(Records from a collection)

====

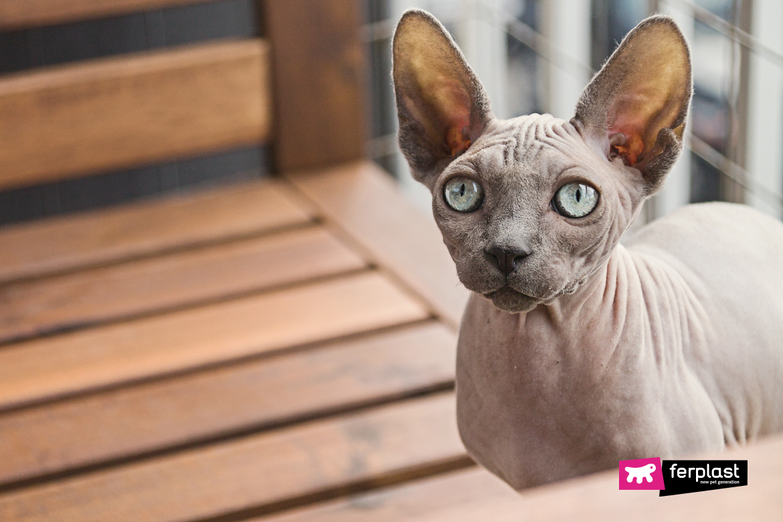 Primo piano gatto senza pelo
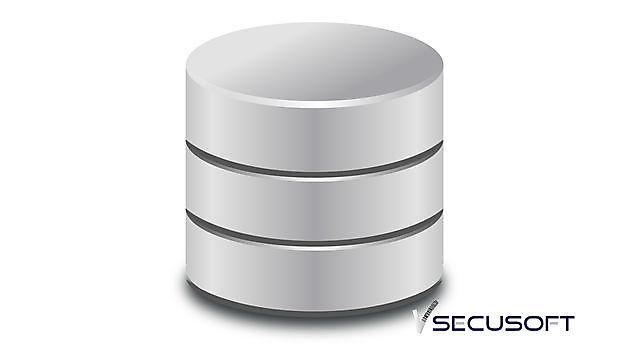 Al onze gebruikers een eigen database - SecuSoft Software Beveiligingsbedrijven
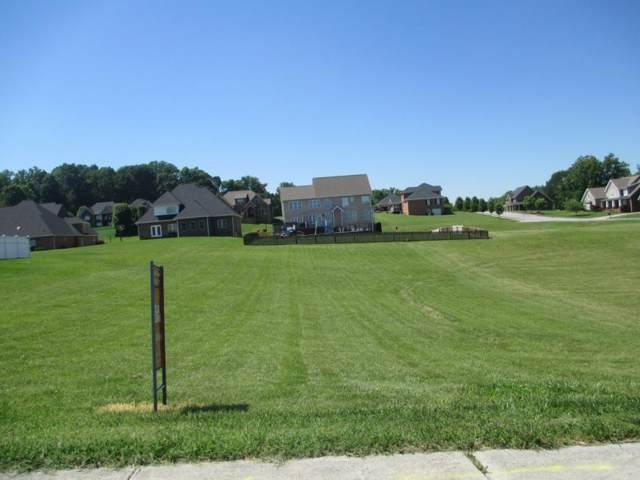 117 Sugarcane Lane, Blountville, TN 37617 (MLS #408789) :: Highlands Realty, Inc.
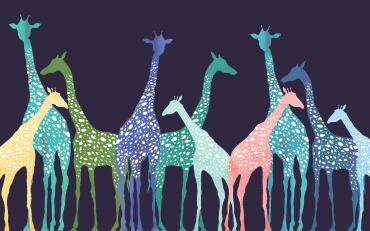 Color Giraffe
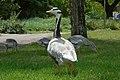 2017-07-04 13-47-56 oiseaux.jpg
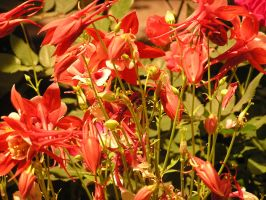 Red Columbine by pisthelimit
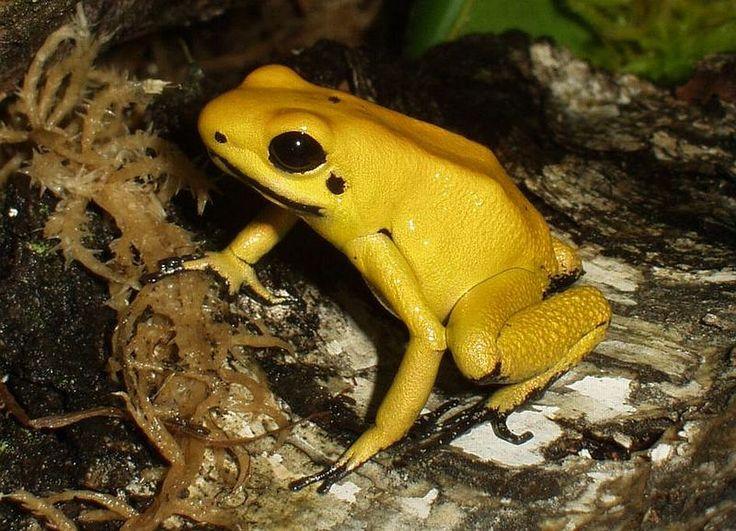 Esta es la Rana de Dardo Dorada de Colombia. Es considerado el vertebrado más venenoso del mundo. Vive en las selvas del Choco.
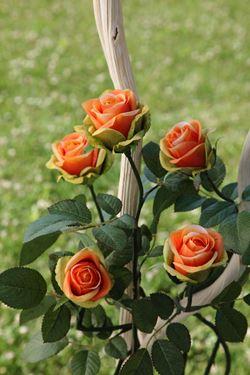 Picture of Rosa h.71cm (+chiusa) giallo/arancio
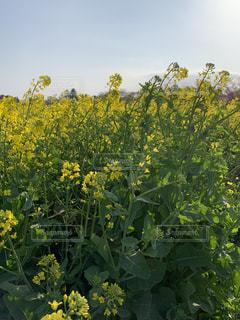 緑の葉の黄色い花の写真・画像素材[2113440]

====

Work task
Write out the entries word for word. Skip the pictures.

Answer for this exercise
 Primo piano gatto senza pelo
 Al onze gebruikers een eigen database - SecuSoft Software Beveiligingsbedrijven
 117 Sugarcane Lane, Blountville, TN 37617 (MLS #408789) :: Highlands Realty, Inc.
 Color Giraffe
 2017-07-04 13-47-56 oiseaux.jpg
 Red Columbine by pisthelimit
 Esta es la Rana de Dardo Dorada de Colombia. Es considerado el vertebrado más venenoso del mundo. Vive en las selvas del Choco.
 Picture of Rosa h.71cm (+chiusa) giallo/arancio
 緑の葉の黄色い花の写真・画像素材[2113440]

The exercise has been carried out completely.